Kısa bir molanın ardından yeniden merhaba..
Dinlendim, gezdim, enerjimi topladım ve işte yine sizlerleyim..
Bu yazıda elbette gezdiğim, gördüğüm yerleri, kültürleri ve Mersin karşılaştırmasını yapacağım..
Efendim, yaz aylarının kavurucu güneşinin biraz etkisini yitirdiği eylül-ekim ayları, kültür turları için en ideal zaman.
Canım ülkemde, özellikle eylül ayı ile birlikte GAP turları tavan yapıyor. Genellikle bir gece konaklamalı bu turlarda Güneydoğu Anadolu’nun en çok merak edilen kentlerinde hem tarihi yerleri hem de çarşı-pazarı gezip yeni yerler, yeni insanlar tanımanın keyfini çıkarıyorsunuz.
Mardin, Diyarbakır, Batman ve Şanlıurfa’nın dünya mirası tarihinin içinde kayboluyor, kendine özgü lezzetleriyle zirveye çıkıyorsunuz.
Daha önce de gitmiştim bu topraklara ama turla gezmek başka bir keyif verdi.
Özellikle turlar üzerinde duruyorum; çünkü GAP turlarına Türkiye’nin dört bir köşesinden müthiş bir ilgi var.
Bu bölgeye giden tur şirketleri eylül-ekim ayında adeta bayram yapıyor.
Turlara katılan insanlar bu kentlerin sokaklarında birbirlerine karışıyor.
İnsanlar bu bölgeye akıyor adeta.
Öyle çok, öyle kalabalık.
Bu arada Türkiye dedim ama yerli turist kadar da yabancı turisti ağırlıyor bu kentler.
Kentler hazır, esnaf hazır bunca yerli-yabancı turisti ağırlamaya.
Baharatçılar, kahve dükkanları, tatlıcılar, şekerlemeciler, yöreye özgü giyim ve küçük ev eşyaları satan 3-4 metrekarelik dükkanlar dolup dolup boşalıyor.
Esnaf sizi sokak ortasında şekerlemeler ve yöreye özgü Mırra kahvesiyle karşılıyor.
İki adımda bir şekerleme yeme ve Mırra içmenin keyfine varıyorsunuz.
Sokak lezzetlerinin yanında ciğer ve kebap lokantalarında da yer bulmak için sıra bekliyorsunuz.
Tur şirketleri, oradaki esnafla çok güzel bir bağ kurmuş.
Her tur şirketi, bölgedeki bir çok esnafla anlaşmış, turistleri dükkan dükkan, mağaza mağaza gezdiriyor.
Esnaf hazırlıklı, çok güzel bir sunumla sattığı ürününü harika yöntemlerle pazarlıyor.
Bu dükkanlara girenlerin büyük bölümü eli boş çıkmıyor.
================================
**Hedefler**.
a) GAP turları yazısından, "Özellikle turlar üzerinde" sözcüklerini içeren ifadeyle açılan ve "yerli-yabancı turisti ağırlamaya." ile kapanan bölümü harfiyen yeniden yazın.
b) GAP turları yazısına göre aşağıdaki soruları yanıtlayın:
(i) Kültür turları için en ideal zaman hangi aylar olarak belirtiliyor?
(ii) Esnaf turistleri sokak ortasında şekerlemelerle birlikte hangi kahveyle karşılıyor?
(iii) Yöreye özgü giyim ve küçük ev eşyaları satan dükkanlar kaç metrekarelik olarak tanımlanıyor?
c) GAP turları yazısında adı geçen Güneydoğu Anadolu kentlerinin tamamını listeleyin.
================================
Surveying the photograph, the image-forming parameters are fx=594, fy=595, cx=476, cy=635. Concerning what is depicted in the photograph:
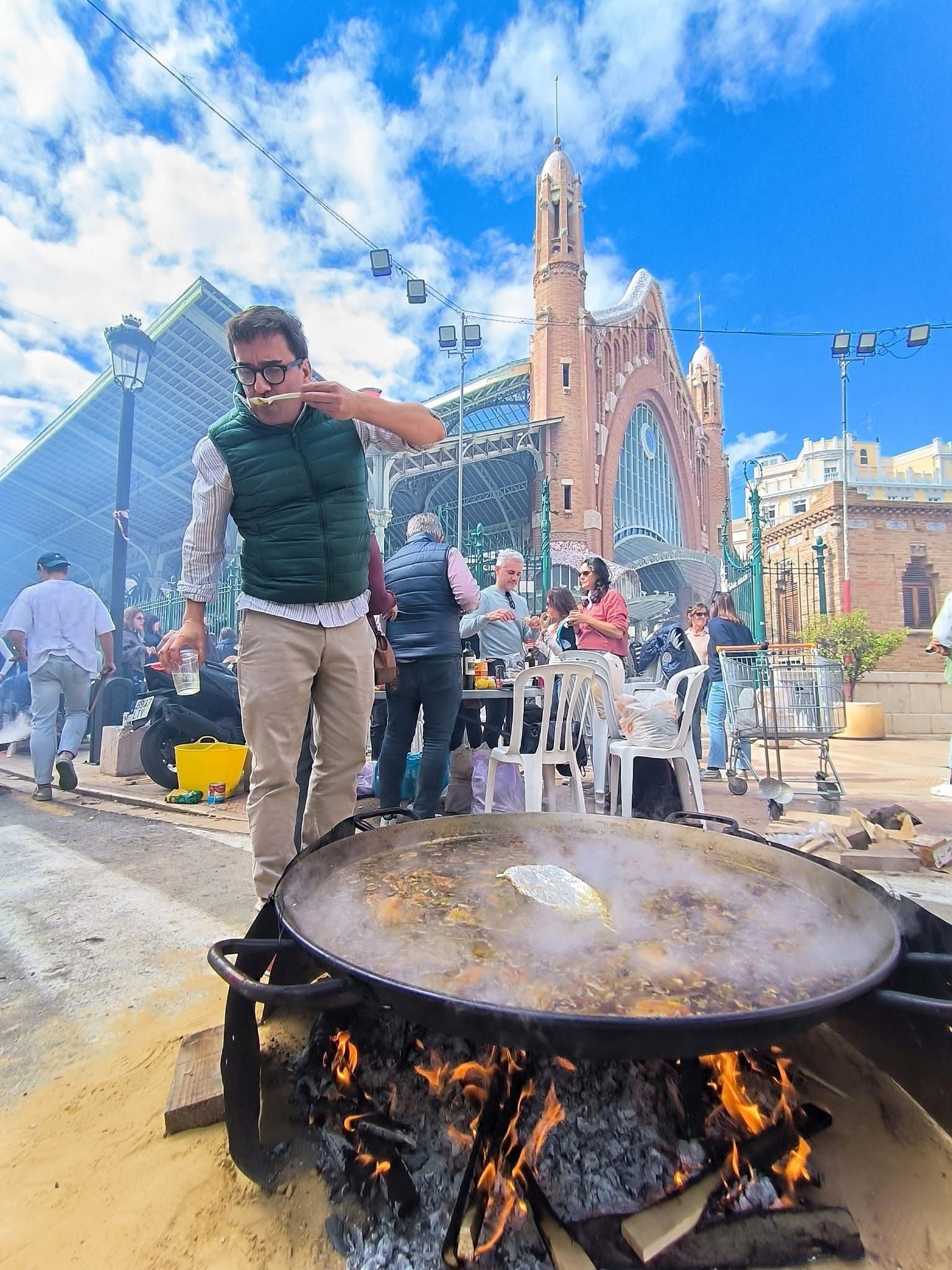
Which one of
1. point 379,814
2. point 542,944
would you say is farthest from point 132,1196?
point 379,814

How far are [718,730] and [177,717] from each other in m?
4.82

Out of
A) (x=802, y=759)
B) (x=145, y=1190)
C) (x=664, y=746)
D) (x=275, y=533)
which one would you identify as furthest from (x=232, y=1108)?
(x=802, y=759)

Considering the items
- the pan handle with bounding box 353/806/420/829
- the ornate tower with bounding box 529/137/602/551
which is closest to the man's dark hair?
the pan handle with bounding box 353/806/420/829

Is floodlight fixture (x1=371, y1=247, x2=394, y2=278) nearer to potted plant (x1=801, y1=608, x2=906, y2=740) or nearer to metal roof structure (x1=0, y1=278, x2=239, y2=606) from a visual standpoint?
metal roof structure (x1=0, y1=278, x2=239, y2=606)

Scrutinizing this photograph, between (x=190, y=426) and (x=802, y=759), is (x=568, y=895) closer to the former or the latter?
(x=802, y=759)

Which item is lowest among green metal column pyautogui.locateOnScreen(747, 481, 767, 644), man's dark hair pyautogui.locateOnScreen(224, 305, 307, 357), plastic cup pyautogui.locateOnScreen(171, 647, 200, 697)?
plastic cup pyautogui.locateOnScreen(171, 647, 200, 697)

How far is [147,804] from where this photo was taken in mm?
4383

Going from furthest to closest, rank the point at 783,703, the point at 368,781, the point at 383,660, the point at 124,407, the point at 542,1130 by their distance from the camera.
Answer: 1. the point at 124,407
2. the point at 783,703
3. the point at 368,781
4. the point at 383,660
5. the point at 542,1130

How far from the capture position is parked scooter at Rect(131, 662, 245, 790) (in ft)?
16.3

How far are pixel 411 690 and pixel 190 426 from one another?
13.3m

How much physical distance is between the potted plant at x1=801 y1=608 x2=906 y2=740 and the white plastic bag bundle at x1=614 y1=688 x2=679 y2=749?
8.15m

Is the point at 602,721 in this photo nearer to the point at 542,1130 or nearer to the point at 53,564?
the point at 542,1130

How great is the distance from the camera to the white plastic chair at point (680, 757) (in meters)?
3.39

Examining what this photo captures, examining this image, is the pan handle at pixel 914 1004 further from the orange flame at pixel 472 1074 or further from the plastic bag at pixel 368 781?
the plastic bag at pixel 368 781
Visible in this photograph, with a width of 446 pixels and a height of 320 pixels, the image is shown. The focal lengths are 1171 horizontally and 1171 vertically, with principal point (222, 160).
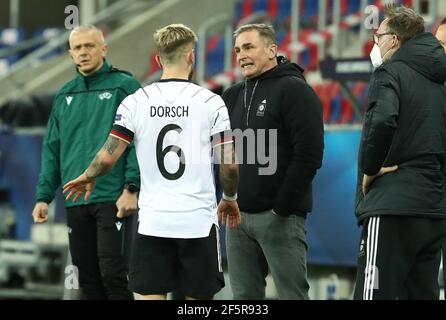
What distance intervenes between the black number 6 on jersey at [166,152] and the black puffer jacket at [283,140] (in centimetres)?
88

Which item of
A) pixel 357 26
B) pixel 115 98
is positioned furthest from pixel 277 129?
pixel 357 26

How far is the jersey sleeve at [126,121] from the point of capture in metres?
6.45

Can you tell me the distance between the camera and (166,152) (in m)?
6.41

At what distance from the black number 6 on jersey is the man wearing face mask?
0.99m

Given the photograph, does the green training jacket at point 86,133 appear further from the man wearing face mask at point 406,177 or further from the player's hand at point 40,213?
the man wearing face mask at point 406,177

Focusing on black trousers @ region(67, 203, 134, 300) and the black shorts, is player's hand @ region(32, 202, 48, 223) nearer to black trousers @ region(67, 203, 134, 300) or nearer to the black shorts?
black trousers @ region(67, 203, 134, 300)

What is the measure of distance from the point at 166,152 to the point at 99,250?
1.71 m

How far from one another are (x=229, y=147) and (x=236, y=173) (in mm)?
165

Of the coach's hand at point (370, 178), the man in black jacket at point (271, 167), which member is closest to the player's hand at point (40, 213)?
the man in black jacket at point (271, 167)

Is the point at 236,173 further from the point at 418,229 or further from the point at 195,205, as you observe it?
the point at 418,229

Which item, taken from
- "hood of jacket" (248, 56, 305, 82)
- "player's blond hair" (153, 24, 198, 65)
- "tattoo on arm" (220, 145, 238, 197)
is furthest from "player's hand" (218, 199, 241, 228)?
"hood of jacket" (248, 56, 305, 82)

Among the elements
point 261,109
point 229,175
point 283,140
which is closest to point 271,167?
point 283,140

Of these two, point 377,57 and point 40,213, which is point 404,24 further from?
point 40,213

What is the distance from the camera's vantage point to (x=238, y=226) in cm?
================================
**Sırasıyla yanıtlar**.
a)
Özellikle turlar üzerinde duruyorum; çünkü GAP turlarına Türkiye’nin dört bir köşesinden müthiş bir ilgi var.
Bu bölgeye giden tur şirketleri eylül-ekim ayında adeta bayram yapıyor.
Turlara katılan insanlar bu kentlerin sokaklarında birbirlerine karışıyor.
İnsanlar bu bölgeye akıyor adeta.
Öyle çok, öyle kalabalık.
Bu arada Türkiye dedim ama yerli turist kadar da yabancı turisti ağırlıyor bu kentler.
Kentler hazır, esnaf hazır bunca yerli-yabancı turisti ağırlamaya.

b)
(i) Eylül-ekim ayları
(ii) Yöreye özgü Mırra kahvesi
(iii) 3-4 metrekarelik

c) Mardin, Diyarbakır, Batman, Şanlıurfa